Take a truncated right quadrangular prism with its base on the $z=0$ plane and its top vertices given by:
${V}_{1}=\left(0,0,0\right),\phantom{\rule{1em}{0ex}}{V}_{2}=\left(1,0,a\right),\phantom{\rule{1em}{0ex}}{V}_{3}=\left(0,1,b\right),\phantom{\rule{1em}{0ex}}{V}_{4}=\left(2,2,2a+2b\right),$
with a and b positive constants.
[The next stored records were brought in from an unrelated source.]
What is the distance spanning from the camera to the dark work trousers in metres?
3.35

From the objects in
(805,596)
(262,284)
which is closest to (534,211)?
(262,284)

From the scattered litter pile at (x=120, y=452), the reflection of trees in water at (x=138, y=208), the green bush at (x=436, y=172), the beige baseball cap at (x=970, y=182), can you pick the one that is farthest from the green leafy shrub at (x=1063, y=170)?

Note that those points all lie in the same plane, because $\stackrel{\to }{{V}_{1}{V}_{4}}=2\cdot \stackrel{\to }{{V}_{1}{V}_{2}}+2\cdot \stackrel{\to }{{V}_{1}{V}_{3}}$.
Step 2
The volume of this solid can be computed dividing it into two truncated triangular prisms with a plane passing through y-axis and ${V}_{4}$. Both their bases have unit area, hence applying the formula for the triangular case with ${h}_{1}=0$, ${h}_{2}=a$, ${h}_{3}=b$, ${h}_{4}=2a+2b$ we get:
$V=\frac{{A}_{1}}{3}\left({h}_{1}+{h}_{2}+{h}_{4}\right)+\frac{{A}_{2}}{3}\left({h}_{1}+{h}_{3}+{h}_{4}\right)=\frac{1}{3}\left(3a+2b\right)+\frac{1}{3}\left(2a+3b\right)=\frac{5}{3}\left(a+b\right).$
On the other hand, if your generalised formula were true, we would have:
$V=\frac{{A}_{1}+{A}_{2}}{4}\left({h}_{1}+{h}_{2}+{h}_{3}+{h}_{4}\right)=\frac{3}{2}\left(a+b\right).$
Hence the generalised formula doesn't work.